Jahresbilanz bei Deutschlands größter Floating-PV-Anlage

Das westfälische Haltern verfügt seit einem Jahr über Deutschlands größte schwimmende Solaranlage. Warum das nicht nur Anlass zur Freude gibt, zeigte sich nun beim Ortstermin.
Ministerpräsidenten-Wetter. Wie vor ein paar Monaten, als Nordrhein-Westfalens Regierungschef Hendrik Wüst (CDU) am Halterner Silbersee vorfuhr, macht die Sonne auch diesmal blau. Grau in Grau ist Westfalens Himmel getüncht, kein besonders malerisches Ambiente für einen Geburtstag. Doch das Geburtstagskind, Deutschlands größte schwimmende Solaranlage, tut unbekümmert. Sie dümpelt auf 1,8 Hektar Wasserfläche wie immer und produziert dank neuester Technik verlässlich einen Batzen Strom.

Der landet werktags direkt im Produktionsprozess seiner Besitzerin, der Quarzwerke. Nach fast genau einem Jahr in Betrieb, im Mai ist es so weit, hat die 3,1-MW-Anlage mit ihren 5.744 Modulen gehalten, was sie versprochen hat. Halterns Quarzwerke-Betriebsleiter Daniel Duric kann von keiner technischen Störung durch Wind oder Wasser berichten. Auch liege die Stromproduktion im Soll. 2,7 Millionen kWh seien es geworden, sagt er.
Damit hat es sich aber auch schon mit den genaueren Angaben. Der Rest ist Betriebsgeheimnis beim Familienunternehmen, das seinen Stammsitz im rheinischen Frechen hat. Wochenends ruht der Abbau von Quarzsand aus den Baggerseen zumeist, dann speist die Floating-PV-Anlage ins öffentliche Netz ein. Wie viel der 2,7 Millionen kWh, das bleibt im Ungenauen. Immerhin 225 Standardhaushalte profitierten bilanziell vom Überschussstrom, so Duric.

★ ★ ★ ★ ★

### Aufgabenstellungen:
1 – Übernehmen Sie aus dem Ausgangstext zur schwimmenden Solaranlage wortgetreu alles von „Das westfälische Haltern“ bis hinunter zu „einen Batzen Strom.“.
2 – Wie viele Module umfasst laut dem Ausgangstext die schwimmende Solaranlage in Haltern?
3 – Übertragen Sie den Satz „Der Rest ist Betriebsgeheimnis beim Familienunternehmen, das seinen Stammsitz im rheinischen Frechen hat.“ aus dem Ausgangstext ins Englische.

★ ★ ★ ★ ★

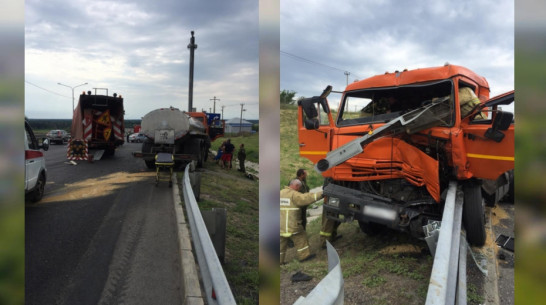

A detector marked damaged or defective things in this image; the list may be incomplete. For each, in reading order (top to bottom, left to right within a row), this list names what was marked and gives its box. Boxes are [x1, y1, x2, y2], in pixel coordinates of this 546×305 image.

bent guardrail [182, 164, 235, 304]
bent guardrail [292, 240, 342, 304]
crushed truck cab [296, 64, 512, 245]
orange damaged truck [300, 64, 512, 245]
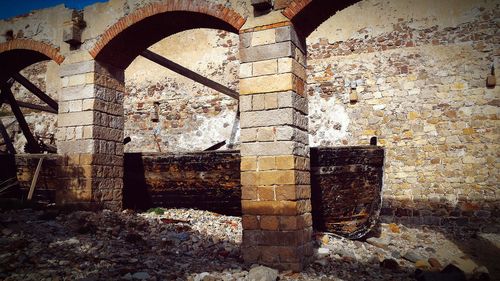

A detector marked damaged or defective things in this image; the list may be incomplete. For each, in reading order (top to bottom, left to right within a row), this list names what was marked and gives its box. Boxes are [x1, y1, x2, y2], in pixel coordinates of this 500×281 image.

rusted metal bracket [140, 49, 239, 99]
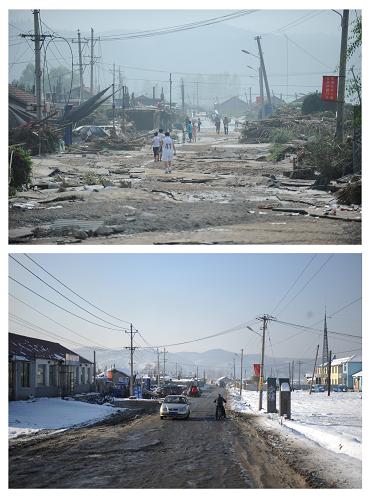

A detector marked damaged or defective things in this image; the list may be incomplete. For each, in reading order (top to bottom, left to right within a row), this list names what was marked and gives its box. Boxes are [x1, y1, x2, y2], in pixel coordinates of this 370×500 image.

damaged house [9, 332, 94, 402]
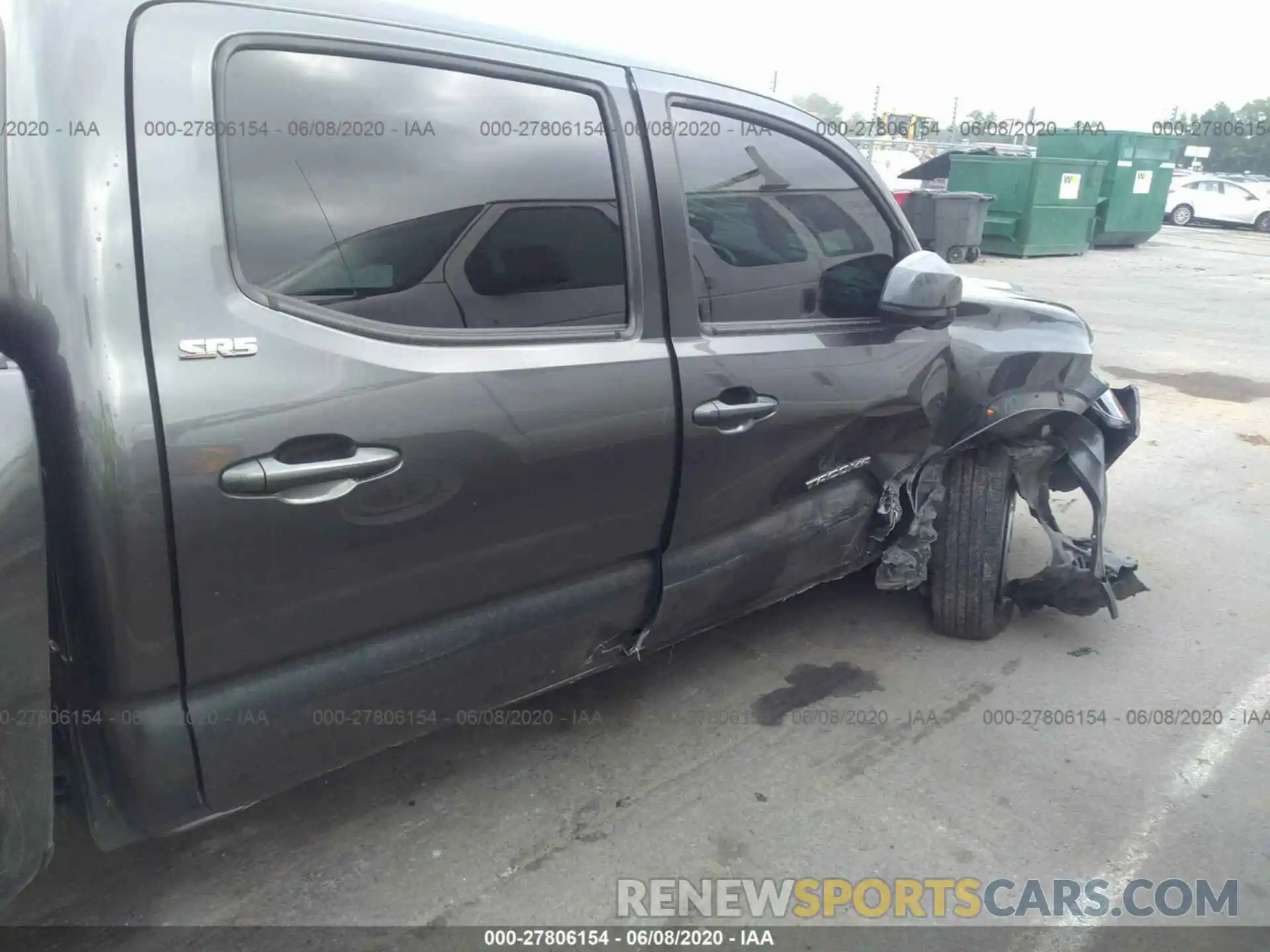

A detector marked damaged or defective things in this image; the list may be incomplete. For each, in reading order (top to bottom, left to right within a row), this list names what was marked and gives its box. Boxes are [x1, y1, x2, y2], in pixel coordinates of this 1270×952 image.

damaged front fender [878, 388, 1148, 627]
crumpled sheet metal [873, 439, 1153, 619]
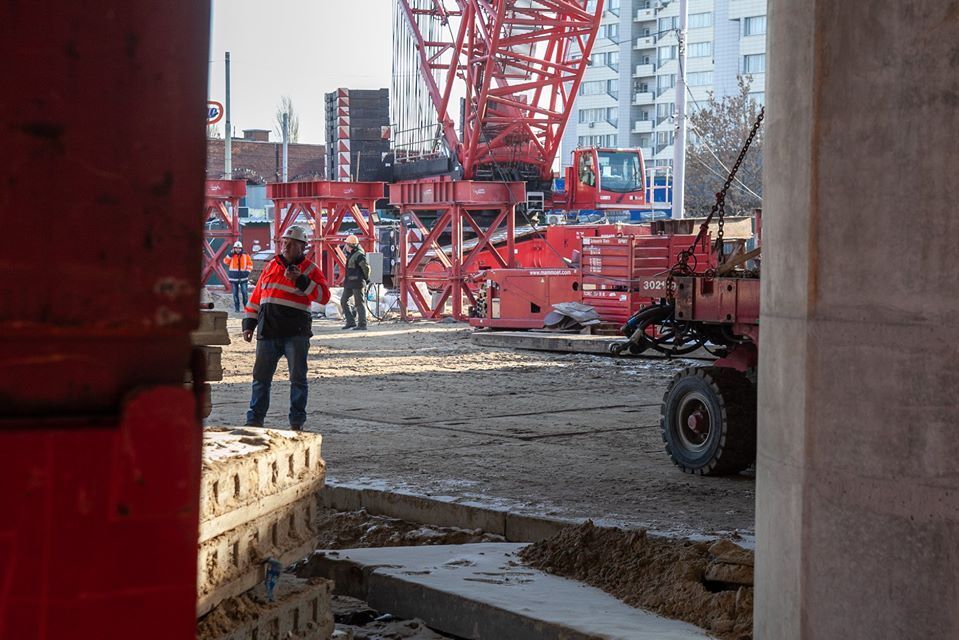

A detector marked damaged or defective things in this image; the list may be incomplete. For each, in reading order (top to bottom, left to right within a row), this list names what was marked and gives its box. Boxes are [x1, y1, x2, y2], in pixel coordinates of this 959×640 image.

★ ★ ★ ★ ★

### Lösungen der Aufgaben:
1 –
Das westfälische Haltern verfügt seit einem Jahr über Deutschlands größte schwimmende Solaranlage. Warum das nicht nur Anlass zur Freude gibt, zeigte sich nun beim Ortstermin.
Ministerpräsidenten-Wetter. Wie vor ein paar Monaten, als Nordrhein-Westfalens Regierungschef Hendrik Wüst (CDU) am Halterner Silbersee vorfuhr, macht die Sonne auch diesmal blau. Grau in Grau ist Westfalens Himmel getüncht, kein besonders malerisches Ambiente für einen Geburtstag. Doch das Geburtstagskind, Deutschlands größte schwimmende Solaranlage, tut unbekümmert. Sie dümpelt auf 1,8 Hektar Wasserfläche wie immer und produziert dank neuester Technik verlässlich einen Batzen Strom.

2 – Die Anlage umfasst 5.744 Module.

3 – The rest is a trade secret at the family-owned company, which has its headquarters in Frechen in the Rhineland.